Je sonnai et la dame qui me répondit m’inspecta de haut en bas, soupçonneuse. Son visage aigri et mesquin me rappelait celui d’une fouine, elle portait des vêtements de travail rapiécés çà et là. Elle exhalait une impression de pudibonderie hypocrite et de méchanceté assumée. Elle m’évoquait les honnêtes citoyens qui ignoraient la charité et nettoyaient leur âme à la messe.

— Vous savez pas lire, croassa-t-elle en pointant son pouce vers un écriteau.

J’y vis de belles cursives qui interdisaient l’accès à toute personne de sexe masculin. Décidé à ne pas me laisser intimider, je lui mis ma carte sous le nez. La dame recula. Ses yeux farouches s’étaient teintés de peur, mais elle continuait de barrer l’entrée de son temple de la vertu.

— Police nationale, déclarai-je. Et vous êtes ?

Elle ne réagit pas, j’attendis un instant avant de lui poser la question qui me démangeait.

— Une de vos pensionnaires s’est-elle absentée cette nuit ?

Le visage de la vieille bique se décomposa, elle perdit de sa superbe, mais persistait à bloquer le passage.

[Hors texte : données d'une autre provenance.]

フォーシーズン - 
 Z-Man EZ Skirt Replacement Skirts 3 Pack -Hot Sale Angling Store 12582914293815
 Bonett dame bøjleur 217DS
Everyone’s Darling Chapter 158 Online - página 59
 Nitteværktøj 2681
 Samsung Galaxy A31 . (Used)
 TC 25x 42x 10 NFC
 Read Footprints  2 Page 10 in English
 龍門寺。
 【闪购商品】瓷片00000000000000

Je ne lui permis pas de se reprendre et lui mis le portrait de la jeune femme sous les yeux.

— Oui, c’est elle… vous l’avez arrêtée ?

— Non. J’aurais préféré, répondis-je en me rendant compte à quel point c’était vrai.

— Vous la recherchez pourquoi ?

— Nous avons retrouvé son corps, non loin d’ici. Je travaille à trouver son assassin.

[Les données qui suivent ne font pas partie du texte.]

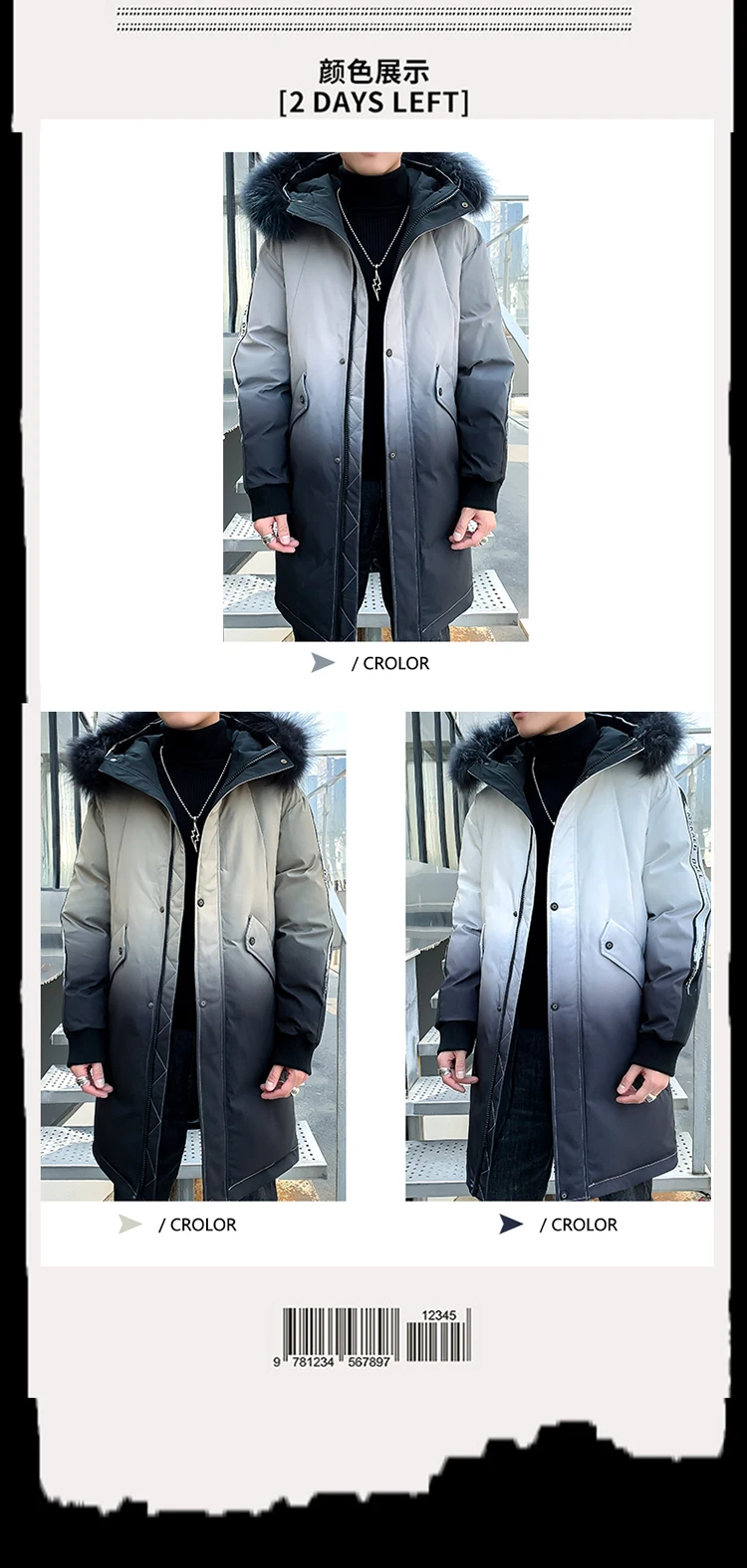 Hb4eb6ea1a1894eb19b982438a7a5fbd1t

Elle prit un air attristé, pas effondré, comme si le meurtre faisait partie de sa vie. Je voyais les rouages de son esprit mesquin tourner à plein régime. Elle calculait ce qu’elle allait perdre comme revenu et réfléchissait déjà à une remplaçante pour payer son loyer. Comme elle ne semblait pas disposée à me proposer d’entrer, je la poussai de la main et refermai la porte derrière moi. Elle tenta de se révolter, mais quelque chose dans mon regard transforma son air farouche en une sorte de soumission offusquée.

— J’aimerais en apprendre plus sur elle.

Devant son mutisme, je précisai ma question.

— J’ai besoin de son identité et de sa profession.

— Elle travaille comme couturière au Bon Paris.

Je sortis mon carnet et commençai à noter.

— Rappelez-moi ses nom et prénom.

— Riou, Annette Riou.

— Avait-elle des amis ?

— À ma connaissance, non, à part Louisette Vuillemin, une autre de mes pensionnaires.

— Pourrais-je lui parler ?

— Elle est pas là. Elle rentre en général vers six heures.

— Pourriez-vous me faire visiter la chambre d’Annette ?

Son visage reprit l’expression méfiante qu’elle avait à mon arrivée, mais elle me guida par un couloir. Je m’attendais à emprunter l’escalier qui desservait les étages, mais sa course s’arrêta devant une porte à proximité de celui-ci. Elle sortit un trousseau de clefs et m’ouvrit.